── PASSAGE
My sales will go through the roof.

Friday, April 25, 2008

10 Clownmandments. Yeah, I said it.

So, to all the students from the workshop today:

1. Live In the Present moment With No Fear of Consequence.

2. Accept Yourself Unconditionally. Physically, Emotionally, and Intellectually.

3. Generate Creative Alternatives without judgment.

4. Combine the Innocence of the Child You Were With the Experience of the Older Person you have become.

5. See Everything For the First Time.

6. Express Eveything to the Fullest.

7. Let Your Feelings Go After you Express them.

8. Forget the Meaning of the Word "Mistake".

9. Break Every Rule But Your Own.

10. Live Life always acting from the Heart.

Any questions?

Tuesday, April 15, 2008

Direct Energy versus... Direct Energy?

The following is a letter I sent to Global TV's "Troubleshooter":

Good Afternoon,

My name is Shawn Pallier, and I am writing you because I would like to help inform the public about a troubling way Direct Energy is conducting business.

In February, I was contacted by a Direct Energy telemarketer. They said that they were giving me the opportunity to put both my gas and electricity on the same bill, seeing that the market had become de-regulated. There was a casual and no-risk, cancel-at-any time offer made, so I took the bait.
────
── SUPPLIED DATA
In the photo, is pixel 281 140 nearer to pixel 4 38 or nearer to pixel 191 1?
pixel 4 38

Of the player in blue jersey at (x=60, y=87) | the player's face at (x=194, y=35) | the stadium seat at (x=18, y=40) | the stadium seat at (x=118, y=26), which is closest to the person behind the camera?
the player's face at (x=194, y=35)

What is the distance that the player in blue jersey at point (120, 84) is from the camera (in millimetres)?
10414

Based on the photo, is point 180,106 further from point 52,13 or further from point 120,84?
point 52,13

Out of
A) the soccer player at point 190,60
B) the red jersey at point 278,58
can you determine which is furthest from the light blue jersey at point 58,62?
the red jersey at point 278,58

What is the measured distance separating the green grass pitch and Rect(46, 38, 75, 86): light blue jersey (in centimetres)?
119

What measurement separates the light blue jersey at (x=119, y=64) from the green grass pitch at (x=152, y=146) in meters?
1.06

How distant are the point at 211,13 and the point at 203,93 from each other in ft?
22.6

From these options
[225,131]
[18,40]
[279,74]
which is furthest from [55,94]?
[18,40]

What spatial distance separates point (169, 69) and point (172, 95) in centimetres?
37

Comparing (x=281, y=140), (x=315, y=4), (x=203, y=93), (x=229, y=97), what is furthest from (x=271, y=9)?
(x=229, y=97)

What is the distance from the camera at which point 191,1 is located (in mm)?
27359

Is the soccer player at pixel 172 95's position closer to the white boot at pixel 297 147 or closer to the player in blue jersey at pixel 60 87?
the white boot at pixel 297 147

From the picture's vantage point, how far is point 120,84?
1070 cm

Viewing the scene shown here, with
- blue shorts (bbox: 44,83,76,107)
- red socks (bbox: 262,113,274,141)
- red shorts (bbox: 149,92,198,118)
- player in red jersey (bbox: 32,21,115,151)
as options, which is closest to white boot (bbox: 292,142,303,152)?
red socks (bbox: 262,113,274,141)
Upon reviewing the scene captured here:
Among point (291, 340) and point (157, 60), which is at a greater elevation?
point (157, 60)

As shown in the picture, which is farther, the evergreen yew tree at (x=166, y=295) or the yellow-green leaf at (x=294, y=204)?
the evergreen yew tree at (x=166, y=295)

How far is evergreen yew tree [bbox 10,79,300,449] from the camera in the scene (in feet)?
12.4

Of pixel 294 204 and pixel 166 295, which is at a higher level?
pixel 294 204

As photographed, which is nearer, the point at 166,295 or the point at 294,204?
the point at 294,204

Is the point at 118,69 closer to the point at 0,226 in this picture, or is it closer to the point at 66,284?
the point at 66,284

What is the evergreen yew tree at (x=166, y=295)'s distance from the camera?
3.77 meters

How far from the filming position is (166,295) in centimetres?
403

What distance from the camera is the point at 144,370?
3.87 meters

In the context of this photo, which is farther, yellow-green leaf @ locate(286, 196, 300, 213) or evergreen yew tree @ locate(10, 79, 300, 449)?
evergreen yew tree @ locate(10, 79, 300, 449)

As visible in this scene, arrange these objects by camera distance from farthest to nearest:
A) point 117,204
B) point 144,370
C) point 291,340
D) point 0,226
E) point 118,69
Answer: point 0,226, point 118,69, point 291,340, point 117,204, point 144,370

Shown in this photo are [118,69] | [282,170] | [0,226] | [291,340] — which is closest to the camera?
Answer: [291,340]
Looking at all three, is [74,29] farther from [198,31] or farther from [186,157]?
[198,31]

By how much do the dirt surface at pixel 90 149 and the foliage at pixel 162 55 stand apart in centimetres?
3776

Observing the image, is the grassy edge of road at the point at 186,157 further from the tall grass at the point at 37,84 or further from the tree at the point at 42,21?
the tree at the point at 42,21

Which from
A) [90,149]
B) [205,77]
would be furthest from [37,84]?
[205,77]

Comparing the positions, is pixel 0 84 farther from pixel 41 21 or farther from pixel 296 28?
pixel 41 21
────
_SET TASK_
Resume the blog text on clowning and Direct Energy after its last sentence. This data stands apart from the blog text.

_OUTPUT_
I decided I would try their budget program. In mid-April, I was greeted with what I thought was my first bill; A whopping $541.74.

I immediately contacted Direct Energy to let them know I didn't feel this was a very good budget plan. I was hoping they would tell me that this was simply an opening bill, and that future payments would be much smaller. I was still upset, but would have swallowed that. Instead, I was informed my account was closed, and that I would have to settle my "Debits" due to the fact that I was moving on to a different company (I imagine she meant "Debts").

I said that I understood that if I was moving to a different company, that would be fine, but I was staying with Direct Energy and I was simply adding my Electricity. I was then informed that I had, in fact, moved on to a different company: Direct Energy(?).

Turns out that there is a difference between Direct Energy Regulated Services and Direct Energy. Maybe the more savvy bill-payer knows this, but they have the same logo and parent-company. They even have the same letterhead (with a much smaller "Regulated Services" under the bold Direct Energy).

I then had to call Direct Energy (you know, the other Direct Energy... not confusing at all, is it) to ask them to perhaps merge this closing-account payment with the opening of my new account to take away the sting. A supervisor at Direct Energy told me that this would be illegal, seeing that this would be 2 different companies sharing information. The government would never allow that, she said.

Even if it was unintentional (or is it?) I feel Direct Energy (the parent company) should be more responsible than to offer such a deal in February, knowing that anybody on a budget plan would be in debt to Direct Energy at that time. All those winter-months, I was underpaying, but during the spring and summer, I'd be over-paying to compensate. I will not be allowed to do that.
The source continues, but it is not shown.